■ **DOCUMENT**
---------------

Those rods not only rake, they’re like knives. And then we are given comparisons so dead they’re practically coming out the other side and gaining eternal life as parody.

Fear of the enormous mountain leaning
Across thought’s lake, where blinded fishes move
as cold and intricate as love:...

As cold and intricate as that. Keyes’s Symbolist/Romanticist aesthetic was an intellectual lash-up with a disturbing resemblance to Surrealism, and his more flagrantly surrealistic excursions provide us with all we need to know about the forties at their dreariest.

Night’s work is momentary, and dividing
The coloured shapes of passion which it spawned,
Night strikes through the membrane to the gristled socket
And tumbles like a pebble through the skull.

Appropriate to Keyes’s abstract imagination was his habit of using literature as subject matter. Michael Meyer’s notes to the 1945 edition of the Collected Poems trace the crushing debt of the long poem ‘The Foreign Gate’ to Rilke, but he’s missed out on the hefty borrowings from Dante.

---------------

■ **TASKS FOR THIS EXERCISE**
A: Rewrite everything from "Those rods not" down to "at their dreariest." in the passage on Keyes's poetry, changing "comparisons" to "similes".
B: Using the passage on Keyes's poetry, answer the following:
(i) What movement does Keyes's Symbolist/Romanticist aesthetic disturbingly resemble?
(ii) Who wrote the notes to the 1945 edition of the Collected Poems?
(iii) Which long poem do those notes show to be heavily indebted to Rilke?

■ **INFORMATION SUPPLIED**
---------------

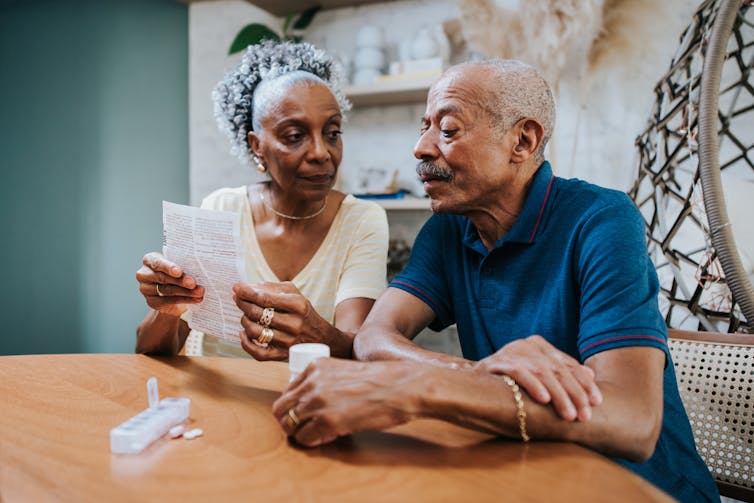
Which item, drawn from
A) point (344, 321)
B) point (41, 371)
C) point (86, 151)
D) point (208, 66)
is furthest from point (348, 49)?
point (41, 371)

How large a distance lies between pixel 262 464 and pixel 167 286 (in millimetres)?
699

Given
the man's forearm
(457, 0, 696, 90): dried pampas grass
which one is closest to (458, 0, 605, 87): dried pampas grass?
(457, 0, 696, 90): dried pampas grass

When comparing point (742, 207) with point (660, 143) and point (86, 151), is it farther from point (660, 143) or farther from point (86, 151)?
point (86, 151)

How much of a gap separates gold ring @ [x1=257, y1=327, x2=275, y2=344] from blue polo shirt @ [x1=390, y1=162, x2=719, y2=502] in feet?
1.25

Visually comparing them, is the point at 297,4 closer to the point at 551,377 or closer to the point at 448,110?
the point at 448,110

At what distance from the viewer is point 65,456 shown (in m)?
0.81

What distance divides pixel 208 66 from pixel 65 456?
3203 millimetres

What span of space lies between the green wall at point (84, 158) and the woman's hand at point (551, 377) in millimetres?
3263

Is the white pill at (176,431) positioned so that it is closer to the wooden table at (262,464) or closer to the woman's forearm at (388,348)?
the wooden table at (262,464)

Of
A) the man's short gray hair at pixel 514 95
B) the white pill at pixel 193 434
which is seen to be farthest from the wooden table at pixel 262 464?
the man's short gray hair at pixel 514 95

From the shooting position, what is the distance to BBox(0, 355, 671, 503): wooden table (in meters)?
0.71

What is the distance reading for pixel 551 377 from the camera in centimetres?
87

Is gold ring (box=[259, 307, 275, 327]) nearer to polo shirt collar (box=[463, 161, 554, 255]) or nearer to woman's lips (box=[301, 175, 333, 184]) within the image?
polo shirt collar (box=[463, 161, 554, 255])

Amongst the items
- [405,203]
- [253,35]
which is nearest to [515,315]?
[405,203]
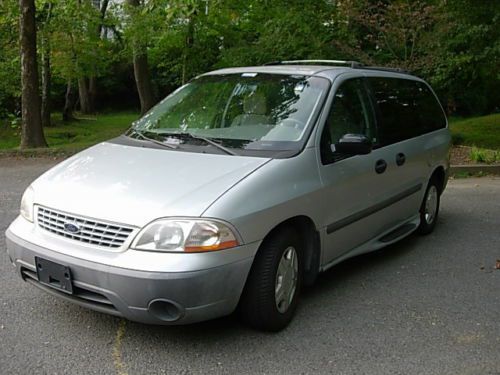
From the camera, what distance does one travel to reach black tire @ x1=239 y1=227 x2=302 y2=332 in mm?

---------------

■ **TASK-BY-TASK OUTPUTS**
A:
Those rods not only rake, they’re like knives. And then we are given similes so dead they’re practically coming out the other side and gaining eternal life as parody.

Fear of the enormous mountain leaning
Across thought’s lake, where blinded fishes move
as cold and intricate as love:...

As cold and intricate as that. Keyes’s Symbolist/Romanticist aesthetic was an intellectual lash-up with a disturbing resemblance to Surrealism, and his more flagrantly surrealistic excursions provide us with all we need to know about the forties at their dreariest.

B:
(i) Surrealism
(ii) Michael Meyer
(iii) 'The Foreign Gate'